## Objective
Express each line of the rows below as a JSON list of strings, one string per line, skipping blank lines and leaving out the pictures.

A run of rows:

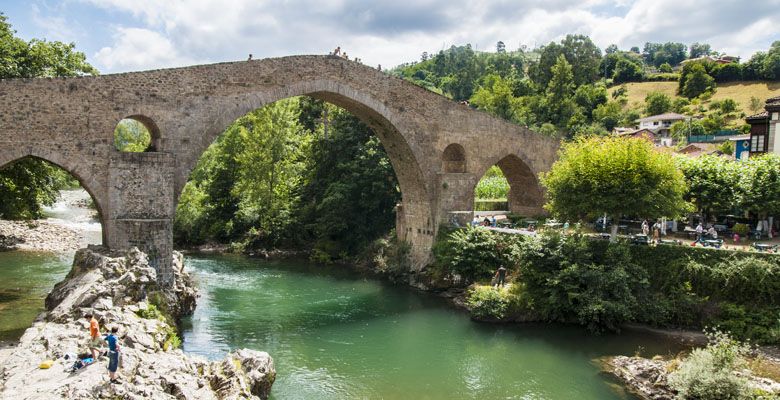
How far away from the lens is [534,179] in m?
29.7

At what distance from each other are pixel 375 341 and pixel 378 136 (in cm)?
1053

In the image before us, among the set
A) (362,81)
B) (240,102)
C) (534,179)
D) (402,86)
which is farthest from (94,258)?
(534,179)

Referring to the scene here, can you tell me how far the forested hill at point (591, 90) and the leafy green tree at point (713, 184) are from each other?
24.5 m

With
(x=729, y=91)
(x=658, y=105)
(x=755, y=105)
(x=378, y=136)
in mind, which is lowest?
(x=378, y=136)

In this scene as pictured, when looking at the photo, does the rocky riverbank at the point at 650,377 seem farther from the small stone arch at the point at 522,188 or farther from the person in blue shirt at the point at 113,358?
the small stone arch at the point at 522,188

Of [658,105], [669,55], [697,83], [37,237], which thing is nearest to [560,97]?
[658,105]

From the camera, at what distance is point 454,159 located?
27.0 m

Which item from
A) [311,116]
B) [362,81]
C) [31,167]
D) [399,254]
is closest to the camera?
[31,167]

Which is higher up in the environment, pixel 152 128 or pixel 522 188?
pixel 152 128

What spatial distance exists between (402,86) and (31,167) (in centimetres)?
1393

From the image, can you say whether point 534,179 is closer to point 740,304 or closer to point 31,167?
point 740,304

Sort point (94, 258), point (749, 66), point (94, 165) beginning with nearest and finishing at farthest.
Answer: point (94, 258), point (94, 165), point (749, 66)

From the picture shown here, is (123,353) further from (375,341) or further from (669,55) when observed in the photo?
(669,55)

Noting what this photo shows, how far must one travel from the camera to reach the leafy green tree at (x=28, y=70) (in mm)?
19748
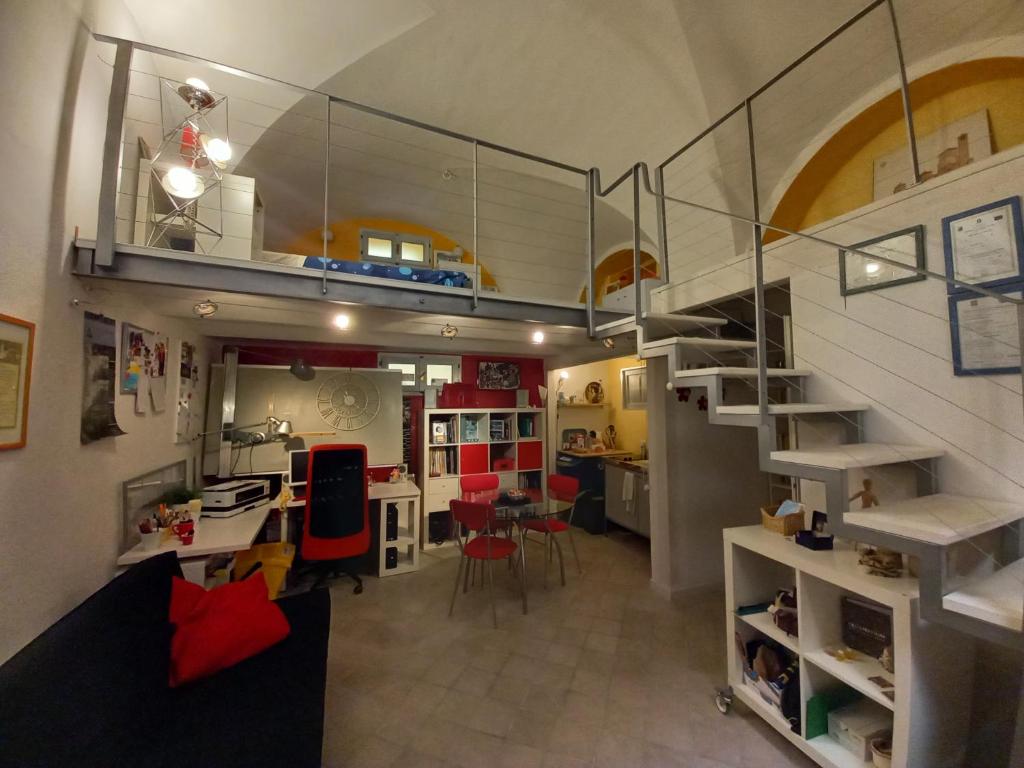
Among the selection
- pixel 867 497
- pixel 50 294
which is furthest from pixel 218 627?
pixel 867 497

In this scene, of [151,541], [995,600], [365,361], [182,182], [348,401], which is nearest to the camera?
[995,600]

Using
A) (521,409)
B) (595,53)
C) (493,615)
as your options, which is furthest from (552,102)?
(493,615)

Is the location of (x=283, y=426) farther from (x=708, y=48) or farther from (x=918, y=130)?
(x=918, y=130)

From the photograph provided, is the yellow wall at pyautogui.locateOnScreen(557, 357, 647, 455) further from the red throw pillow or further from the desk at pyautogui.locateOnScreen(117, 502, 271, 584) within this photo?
the red throw pillow

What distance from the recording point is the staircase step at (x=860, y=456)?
1336 millimetres

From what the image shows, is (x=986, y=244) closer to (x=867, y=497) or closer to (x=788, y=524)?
(x=867, y=497)

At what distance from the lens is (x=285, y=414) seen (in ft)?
12.5

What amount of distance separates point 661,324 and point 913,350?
1.11 meters

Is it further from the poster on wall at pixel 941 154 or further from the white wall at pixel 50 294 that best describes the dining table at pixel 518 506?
the poster on wall at pixel 941 154

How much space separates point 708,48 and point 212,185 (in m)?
3.28

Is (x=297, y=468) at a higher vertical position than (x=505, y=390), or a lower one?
lower

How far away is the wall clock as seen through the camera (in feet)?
13.0

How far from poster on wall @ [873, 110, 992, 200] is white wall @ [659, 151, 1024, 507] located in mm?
402

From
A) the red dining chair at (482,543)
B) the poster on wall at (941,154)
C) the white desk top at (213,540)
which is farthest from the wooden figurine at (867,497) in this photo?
the white desk top at (213,540)
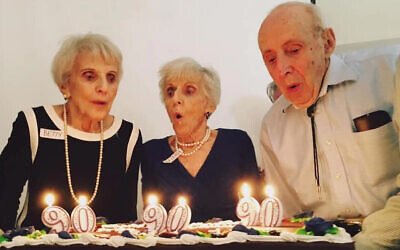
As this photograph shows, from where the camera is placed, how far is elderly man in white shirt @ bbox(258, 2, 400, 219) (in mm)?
1911

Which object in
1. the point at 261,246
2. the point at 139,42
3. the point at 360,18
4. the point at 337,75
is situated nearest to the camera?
the point at 261,246

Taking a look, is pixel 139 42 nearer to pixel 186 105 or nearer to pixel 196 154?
pixel 186 105

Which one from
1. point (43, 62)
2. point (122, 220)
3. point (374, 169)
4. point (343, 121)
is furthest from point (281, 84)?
point (43, 62)

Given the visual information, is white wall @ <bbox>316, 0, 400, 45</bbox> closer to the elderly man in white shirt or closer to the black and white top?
the elderly man in white shirt

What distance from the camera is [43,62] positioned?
2.29 m

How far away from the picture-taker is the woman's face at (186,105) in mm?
2043

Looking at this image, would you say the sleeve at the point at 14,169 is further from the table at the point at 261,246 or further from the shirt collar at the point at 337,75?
the shirt collar at the point at 337,75

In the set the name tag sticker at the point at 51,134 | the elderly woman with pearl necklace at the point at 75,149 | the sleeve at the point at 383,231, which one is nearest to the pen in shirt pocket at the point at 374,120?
the sleeve at the point at 383,231

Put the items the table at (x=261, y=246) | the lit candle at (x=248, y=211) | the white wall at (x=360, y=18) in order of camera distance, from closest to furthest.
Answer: the table at (x=261, y=246) → the lit candle at (x=248, y=211) → the white wall at (x=360, y=18)

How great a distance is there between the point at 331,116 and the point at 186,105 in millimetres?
601

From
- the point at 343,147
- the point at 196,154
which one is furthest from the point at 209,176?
the point at 343,147

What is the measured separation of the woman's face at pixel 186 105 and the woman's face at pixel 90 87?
263mm

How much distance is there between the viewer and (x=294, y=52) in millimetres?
1962

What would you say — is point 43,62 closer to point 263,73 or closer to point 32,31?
point 32,31
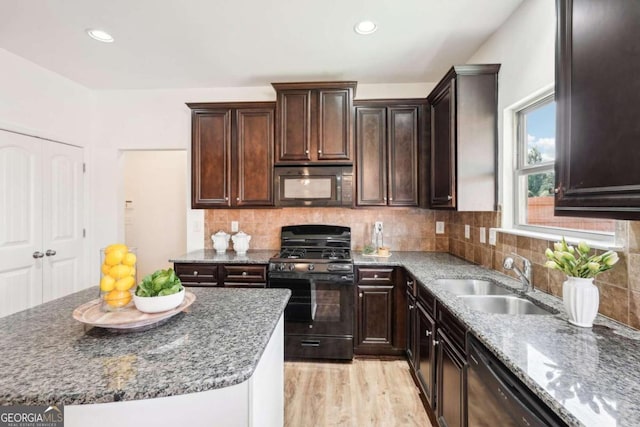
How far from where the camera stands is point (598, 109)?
3.09 ft

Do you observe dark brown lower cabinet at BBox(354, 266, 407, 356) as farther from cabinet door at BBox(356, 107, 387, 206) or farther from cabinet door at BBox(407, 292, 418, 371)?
cabinet door at BBox(356, 107, 387, 206)

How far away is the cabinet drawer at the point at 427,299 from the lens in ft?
6.07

## The response
[
  "How far away from the lens is [534,179] in m?",
  "29.7",
  "At what distance from each other are pixel 375 341 and pixel 378 136 (in cm)?",
  "1053",
  "In the image before us, among the set",
  "A) (362,81)",
  "B) (240,102)",
  "C) (534,179)",
  "D) (402,86)",
  "which is farthest from (94,258)?",
  "(534,179)",
  "Referring to the scene here, can you tell me how far the forested hill at point (591, 90) and the leafy green tree at point (713, 184) are from each other?",
  "24.5 m",
  "With",
  "(x=729, y=91)",
  "(x=658, y=105)",
  "(x=755, y=105)",
  "(x=378, y=136)",
  "in mind, which is lowest?",
  "(x=378, y=136)",
  "In this scene as pictured, when looking at the photo, does the rocky riverbank at the point at 650,377 seem farther from the small stone arch at the point at 522,188 or farther from the person in blue shirt at the point at 113,358?",
  "the small stone arch at the point at 522,188",
  "Of [658,105], [669,55], [697,83], [37,237], which thing is nearest to [560,97]?",
  "[658,105]",
  "From the camera, at what distance is point 454,159 located?",
  "27.0 m",
  "Which item from",
  "A) [311,116]",
  "B) [362,81]",
  "C) [31,167]",
  "D) [399,254]",
  "is closest to the camera?",
  "[31,167]",
  "Which is higher up in the environment, pixel 152 128 or pixel 522 188?",
  "pixel 152 128",
  "What spatial distance exists between (402,86) and (31,167) (in centimetres)?",
  "1393",
  "From the image, can you say whether point 534,179 is closer to point 740,304 or closer to point 31,167?",
  "point 740,304",
  "Sort point (94, 258), point (749, 66), point (94, 165) beginning with nearest and finishing at farthest.",
  "Answer: point (94, 258), point (94, 165), point (749, 66)",
  "From the picture shown here, is (123,353) further from (375,341) or further from (669,55) when observed in the photo?",
  "(669,55)",
  "Noting what this photo shows, how far must one travel from the camera to reach the leafy green tree at (x=28, y=70) (in mm)?",
  "19748",
  "Among the selection",
  "- pixel 867 497",
  "- pixel 50 294",
  "which is furthest from pixel 218 627?",
  "pixel 867 497",
  "In this scene, of [151,541], [995,600], [365,361], [182,182], [348,401], which is nearest to the camera?",
  "[995,600]",
  "Using",
  "A) (521,409)",
  "B) (595,53)",
  "C) (493,615)",
  "as your options, which is furthest from (552,102)?",
  "(493,615)",
  "Is the location of (x=283, y=426) farther from (x=708, y=48) or farther from (x=918, y=130)?",
  "(x=918, y=130)",
  "From the photograph provided, is the yellow wall at pyautogui.locateOnScreen(557, 357, 647, 455) further from the red throw pillow or further from the desk at pyautogui.locateOnScreen(117, 502, 271, 584) within this photo?",
  "the red throw pillow",
  "What distance from the recording point is the staircase step at (x=860, y=456)?",
  "1336 millimetres",
  "From what the image shows, is (x=986, y=244) closer to (x=867, y=497) or closer to (x=788, y=524)?",
  "(x=867, y=497)",
  "At what distance from the lens is (x=285, y=414) seen (in ft)?",
  "12.5",
  "What amount of distance separates point 661,324 and point 913,350?",
  "1.11 meters",
  "Is it further from the poster on wall at pixel 941 154 or further from the white wall at pixel 50 294 that best describes the dining table at pixel 518 506?",
  "the poster on wall at pixel 941 154",
  "How much space separates point 708,48 and point 212,185 (in m)?",
  "3.28",
  "Is (x=297, y=468) at a higher vertical position than (x=505, y=390), or a lower one?",
  "lower",
  "How far away is the wall clock as seen through the camera (in feet)?",
  "13.0",
  "How far from poster on wall @ [873, 110, 992, 200] is white wall @ [659, 151, 1024, 507] located in mm?",
  "402",
  "From",
  "A) the red dining chair at (482,543)",
  "B) the poster on wall at (941,154)",
  "C) the white desk top at (213,540)",
  "which is farthest from the wooden figurine at (867,497) in this photo?",
  "the white desk top at (213,540)",
  "As this photograph shows, from where the camera is placed, how far is elderly man in white shirt @ bbox(258, 2, 400, 219) (in mm)?",
  "1911",
  "Which object in",
  "1. the point at 261,246",
  "2. the point at 139,42",
  "3. the point at 360,18",
  "4. the point at 337,75",
  "is situated nearest to the camera?",
  "the point at 261,246",
  "Taking a look, is pixel 139 42 nearer to pixel 186 105 or nearer to pixel 196 154?",
  "pixel 186 105",
  "Which one from",
  "1. point (43, 62)",
  "2. point (122, 220)",
  "3. point (374, 169)",
  "4. point (343, 121)",
  "is furthest from point (281, 84)?",
  "point (43, 62)",
  "Given the visual information, is white wall @ <bbox>316, 0, 400, 45</bbox> closer to the elderly man in white shirt or closer to the black and white top?",
  "the elderly man in white shirt",
  "What distance from the camera is [43,62] positioned?",
  "2.29 m",
  "How far away from the picture-taker is the woman's face at (186,105) in mm?",
  "2043",
  "Looking at this image, would you say the sleeve at the point at 14,169 is further from the table at the point at 261,246 or further from the shirt collar at the point at 337,75?",
  "the shirt collar at the point at 337,75",
  "In the set the name tag sticker at the point at 51,134 | the elderly woman with pearl necklace at the point at 75,149 | the sleeve at the point at 383,231, which one is nearest to the pen in shirt pocket at the point at 374,120?",
  "the sleeve at the point at 383,231",
  "Put the items the table at (x=261, y=246) | the lit candle at (x=248, y=211) | the white wall at (x=360, y=18) in order of camera distance, from closest to furthest.",
  "Answer: the table at (x=261, y=246) → the lit candle at (x=248, y=211) → the white wall at (x=360, y=18)",
  "How great a distance is there between the point at 331,116 and the point at 186,105 in millimetres?",
  "601",
  "From",
  "- the point at 343,147",
  "- the point at 196,154",
  "which one is furthest from the point at 209,176?",
  "the point at 343,147",
  "What is the measured separation of the woman's face at pixel 186 105 and the woman's face at pixel 90 87?",
  "263mm",
  "How much distance is there between the viewer and (x=294, y=52) in millimetres?",
  "1962",
  "What would you say — is point 43,62 closer to point 263,73 or closer to point 32,31?",
  "point 32,31",
  "How far from where the camera stands is point (598, 109)?",
  "3.09 ft",
  "Do you observe dark brown lower cabinet at BBox(354, 266, 407, 356) as farther from cabinet door at BBox(356, 107, 387, 206) or farther from cabinet door at BBox(407, 292, 418, 371)?",
  "cabinet door at BBox(356, 107, 387, 206)",
  "How far away is the cabinet drawer at the point at 427,299 from the lens in ft?",
  "6.07"
]